The Interactive Brain Hypothesis
The IBH is concerned mainly with the brain mechanisms of social understanding. It is formulated with the aim of contributing to experimental social neuroscience but its more general implications also help us re-think social understanding as an act that depends on interactive elements.
The IBH helps landmark an outpost in the logical space of possible explanations in social neuroscience. It describes an extreme possibility, namely that all social brain mechanisms depend on interactive elements either developmentally or in the present, even in situations where there is no interaction. This may turn out to be true only in some cases, or even in none.
The IBH comes in two versions:
Developmental (DIBH): The functions of individual brain mechanisms involved in social understanding have been shaped during development by skillful engagements in social interactions where interactive processes have been involved in social performance in a more than contextual way.
Contemporaneous (CIBH): Even in the absence of immediate interaction, the functions of brain mechanisms enabling social understanding are derived contemporaneously from functions used primarily in skillful social interactions where interactive processes are involved in social performance in a more than contextual way.
In both versions, the IBH concerns the functionality of individual neural mechanisms and their role in social understanding. The IBH is not a hypothesis about performances.
We use the term contextual in the sense indicated in Section “Why Should neuroscience Take Social Interaction (More) Seriously?” For interactive processes to be involved in cognitive performance in at most a contextual way means that their role in the outcome is one of “data”: i.e., the most we can establish is that variations in interactive factors introduce variations in outcome of the cognitive performance without affecting its functionality. To play more than a contextual role means that the interactive elements are more than data and become enabling (necessary) factors in determining not only the outcome but also the functionality of the processes underlying performance. The hypothesized involvement of interactive factors, both developmentally and contemporaneously, in shaping or sustaining neural mechanisms involved in social understanding is thus not trivial (as it would have been if we were concerned with merely contextual influences on the performance outcome introduced by aspects of interaction).

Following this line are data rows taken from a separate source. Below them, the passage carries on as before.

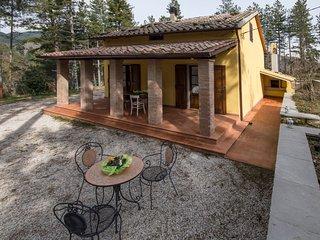 """Casa vacanze """"il Ginepro"""" immersa nel verde  a due passi da Cortona"""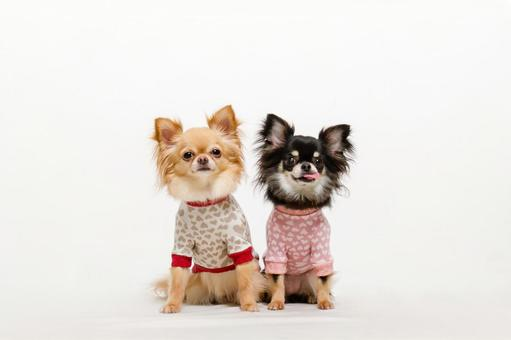 Chihuahua in clothes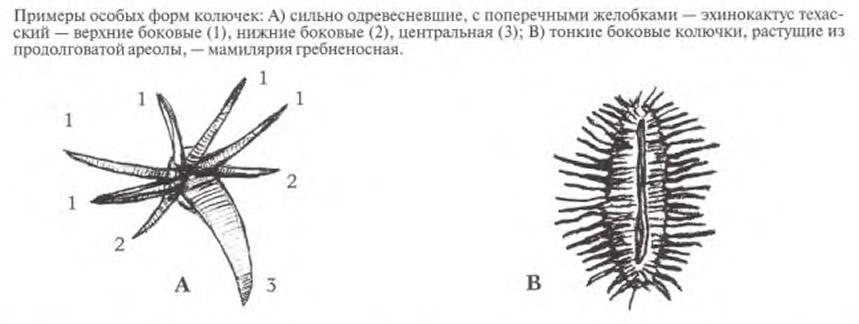 Примеры особых форм колючек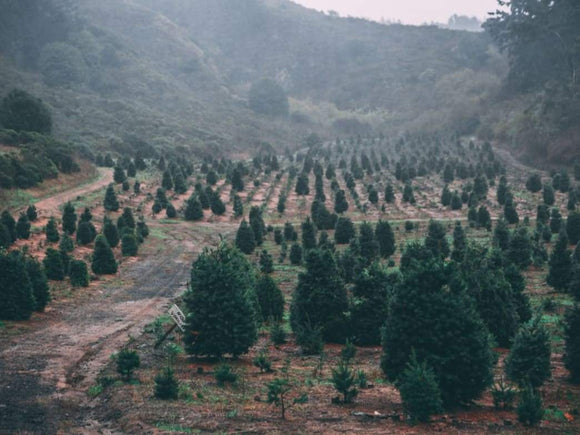 Christmas tree shopping is harder than ever | Schmidt Christmas Market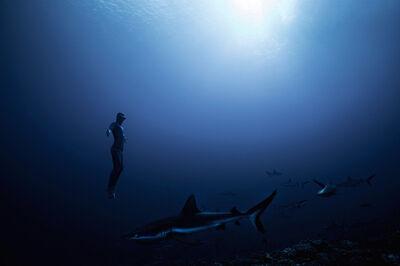 Franck Seguin, 'Sharks I ', 2018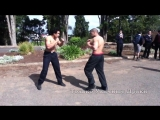 Clean street fight ends in knockout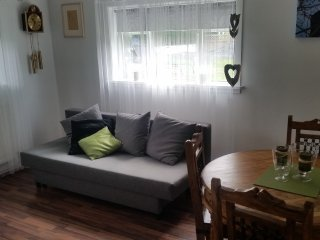 Easy Iceland Apartments - Basement Suite in central Selfoss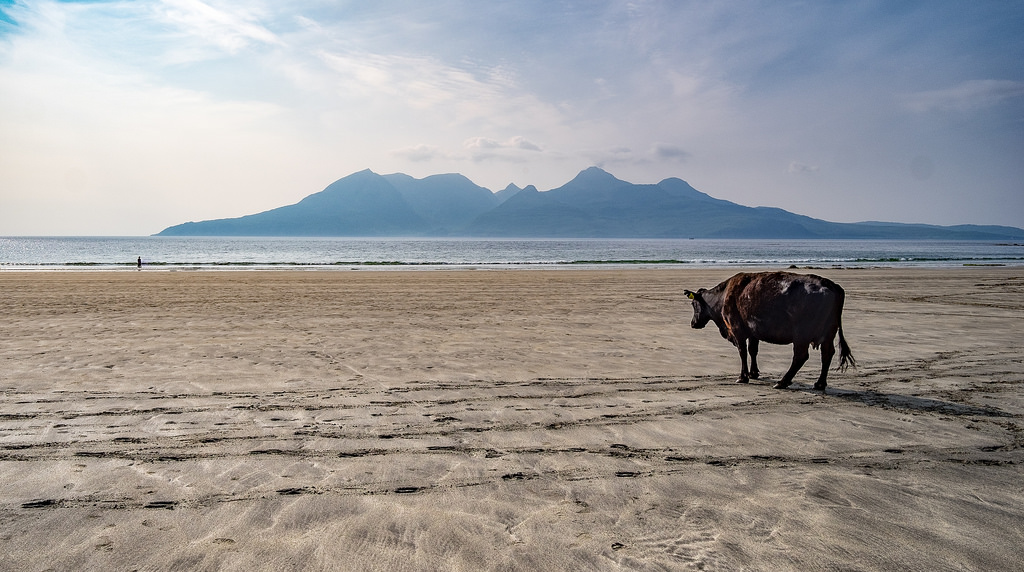 The Singing Sands On Eigg | © Mark/Flickr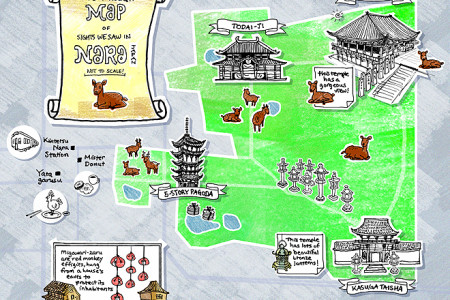 things we saw: nara Infographic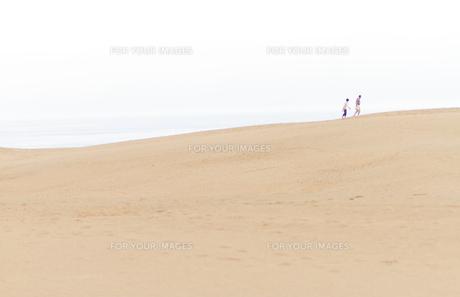 砂丘を歩くの写真素材 [FYI00124780]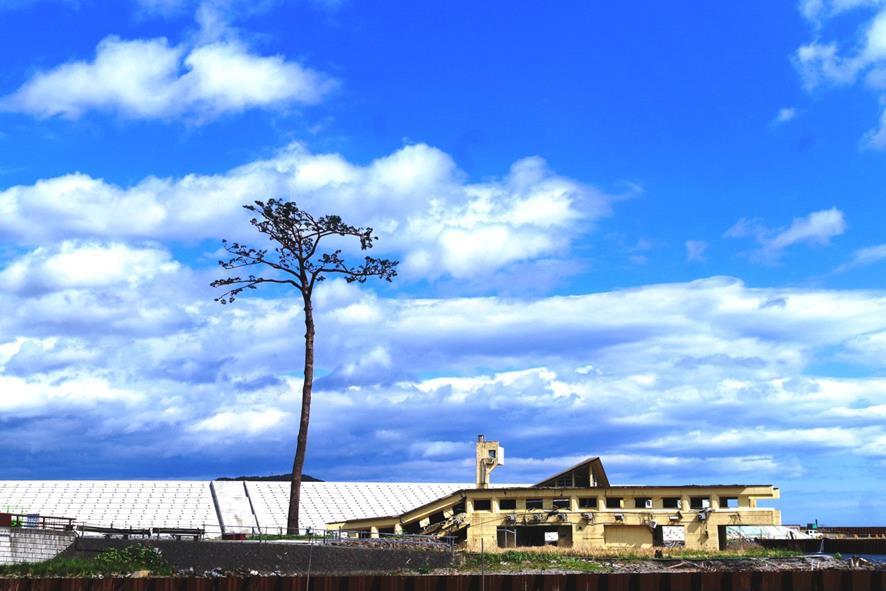 image: Le pin des miracles de Rikuzentakata – le seul arbre pour survivre d'une forêt de 70,000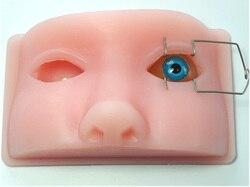 Nuevo Modelo de práctica oftalmológica de microestimulación facoemulsificación modelo oftálmico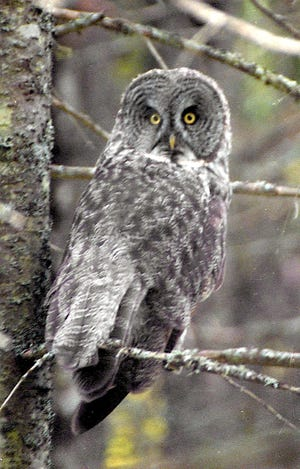 A great gray owl perches in a tree in the Superior National Forest near Grand Marais, Minnesota.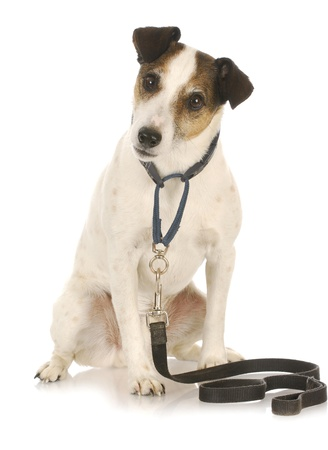 dog leash: dog exercise - jack russel terrier waiting to go for a walk  Stock Photo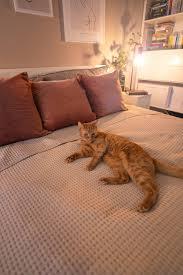 schlafzimmer update so habe ich meinen schlafbereich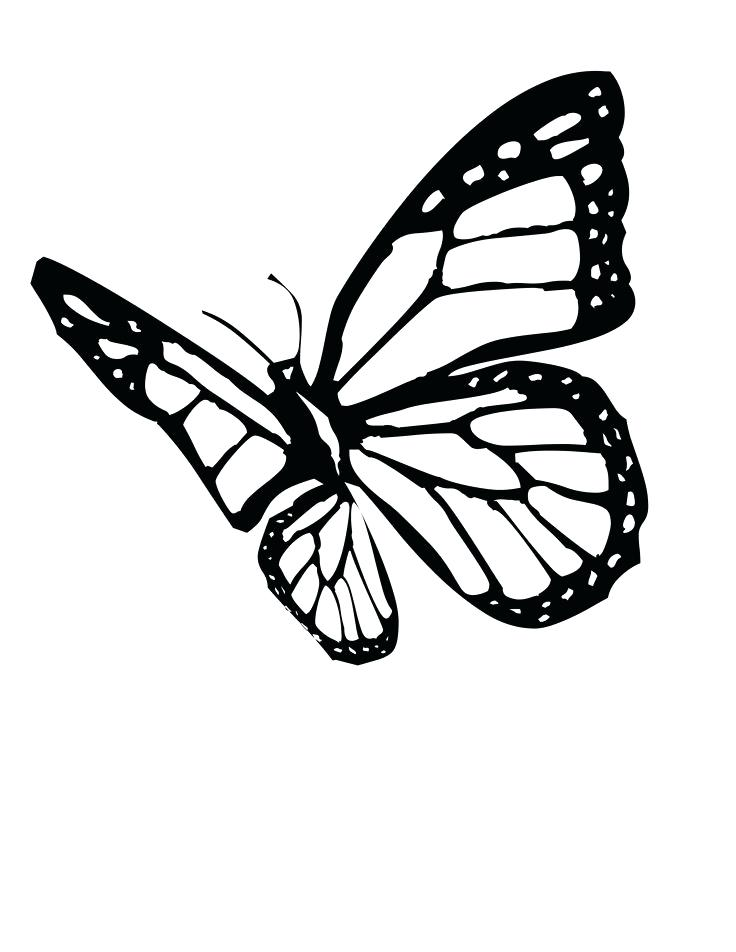 736x952 monarch butterfly pictures to color drawn butterfly monarch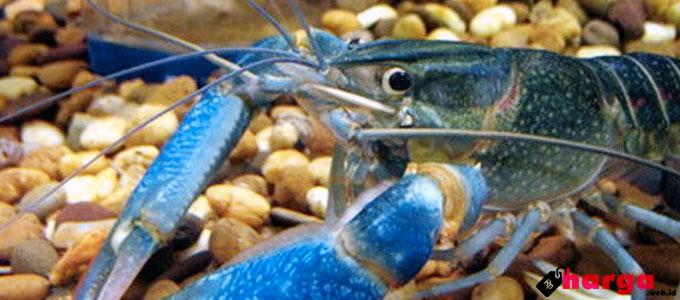 Lobster Air Tawar - (Sumber: carabudidayaternak.net)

To avoid misinterpretations, it is important to emphasize what the IBH does not say. It does not claim that individual brain mechanisms play no important role in social understanding, even during engaged social interactions. On the contrary, it is concerned with the interactive origins and aspects of the functioning of neural mechanisms, because it recognizes them as essential. The involvement of these mechanisms in the explanation of various socio-cognitive phenomena is always something to be determined case by case rather than assumed a priori as is usually done. Neither does the IBH suggest that among the developmental precursors or among the current functional components of a given neural mechanism involved in social understanding we will find only interactive elements as enabling or constitutive factors. Several non-interactive factors and functional elements will undoubtedly also be required for the explanation of the functionality of brain mechanisms in social cognition. The IBH simply makes the non-trivial proposal that among the necessary factors, we will always find some enabling or constitutive interactive elements.
Let's consider the context for the IBH. As we mentioned, we denote the assumption that some form of mindreading has priority over all forms of social cognition as the priority of mindreading stance. In particular, this position holds “that mindreading facilitates interaction rather than the other way around. On this view, mindreading has priority in the logic of how we interact with others; we first observe, then infer the other's beliefs, and only then, on this basis, engage in interaction” (Gallagher, in press). This follows the staged view that we have mentioned at the beginning of Section “Why Should Neuroscience Take Social Interaction (More) Seriously?”: “Signals arising from the environment impinge upon us. Sensations […] are turned into perceptions […]. Then, decisions are made about what should best be done in response to these perceptions […]. Actions are planned and finally output is initiated in the form of motor movements […]. Within this general framework of stimulus and response, we can have a subset of processes concerned with social stimuli (e.g., reading facial expressions), social decisions (Should I trust this person?) and social responses (making facial expressions)” (Frith, 2008, p. 2033). This position is seldom argued for explicitly and yet it is uncritically adopted very often. It can be found in the opening lines of many studies adopting the passive observer's view: “To successfully navigate the social world, we need to decode a dynamic stream of complex information [to] infer other humans' mental states, such as desires, intentions, emotions, and thoughts” (Wolf et al., 2010, p. 894). “Understanding and predicting other people's mental states and behavior are important prerequisites for social interactions” (David et al., 2008, p. 279). In spite of the observational stance adopted by the experimental evidence supporting the mindreading perspective (e.g., false-belief tests), “theory theorists have always emphasized that the primary use of mindreading is in interaction with others” (Carruthers, 2009, p. 167).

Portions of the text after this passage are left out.